Test scenario: Local authentication

This scenario covers authentication handled by OneSpan Authentication Server without back-end authentication enabled. The following login methods will be covered:

• Using static password. Does not require an authenticator.
• Using Response-Only. Requires an authenticator with a Response-Only application.
• Using Challenge/Response. Requires an authenticator with a Challenge/Response application.

Static password

To test local authentication with static password

1. Make the following changes to the test policy (see Modifying the test policy):

   • Policy > Local Authentication: DIGIPASS/Password during Grace Period
   • Policy > Back-End Authentication: None
   • User > Password Auto-learn: Yes
2. Verify that the grace period of the authenticator used for testing is set to a time in the future.
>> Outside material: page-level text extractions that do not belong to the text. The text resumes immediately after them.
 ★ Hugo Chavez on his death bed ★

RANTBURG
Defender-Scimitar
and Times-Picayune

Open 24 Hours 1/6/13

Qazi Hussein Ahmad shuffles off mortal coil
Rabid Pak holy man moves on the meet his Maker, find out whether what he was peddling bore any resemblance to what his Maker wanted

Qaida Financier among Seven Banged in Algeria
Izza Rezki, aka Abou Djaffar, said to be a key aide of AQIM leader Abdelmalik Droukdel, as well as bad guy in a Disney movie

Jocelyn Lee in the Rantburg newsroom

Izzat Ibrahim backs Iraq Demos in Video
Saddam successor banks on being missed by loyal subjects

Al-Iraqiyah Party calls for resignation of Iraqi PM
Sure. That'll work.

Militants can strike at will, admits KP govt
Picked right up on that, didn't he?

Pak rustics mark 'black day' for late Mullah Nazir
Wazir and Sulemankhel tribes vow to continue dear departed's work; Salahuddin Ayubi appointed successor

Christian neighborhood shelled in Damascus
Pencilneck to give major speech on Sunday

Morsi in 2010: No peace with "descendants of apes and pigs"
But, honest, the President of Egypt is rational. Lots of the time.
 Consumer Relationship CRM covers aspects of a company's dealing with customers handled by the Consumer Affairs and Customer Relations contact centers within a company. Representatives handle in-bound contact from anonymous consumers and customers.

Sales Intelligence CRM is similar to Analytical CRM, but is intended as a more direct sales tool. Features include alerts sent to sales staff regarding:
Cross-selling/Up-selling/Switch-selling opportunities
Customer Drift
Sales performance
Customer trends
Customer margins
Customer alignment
If it is not, the static password logon will fail.
3. Run a test logon using RADIUS Client Simulator (see Testing a logon with RADIUS Client Simulator), using the user ID and stored static password.

Response-only

To test local authentication with Response-Only

1. Make the following changes to the test policy (see Modifying the test policy):

   • Policy > Local Authentication: DIGIPASS/Password during Grace Period
   • Policy > Back-End Authentication: None
   • DIGIPASS > Application Type: Response Only
2. Run a test logon using RADIUS Client Simulator (see Testing a logon with RADIUS Client Simulator), using the user ID and the OTP generated by your authenticator.

Challenge/response

To test local authentication with Challenge/Response

1. Make the following changes to the test policy (see Modifying the test policy):

   • Policy > Local Authentication: DIGIPASS/Password during Grace Period
   • Policy > Back-End Authentication: None
   • DIGIPASS > Application Type: Challenge/Response
   • Challenge > 2-Step Challenge/Response > Request Method: Keyword
   • Challenge > 2-Step Challenge/Response > Request Keyword: 2StepCR

2. Run a test logon using RADIUS Client Simulator (see Testing a logon with RADIUS Client Simulator):

   1. Enter the user ID and the keyword (2StepCR) in RADSIM.
   2. Enter the challenge provided by the RADIUS Client Simulator into your authenticator.
   3. Enter the same user ID and the response provided by your authenticator in RADIUS Client Simulator.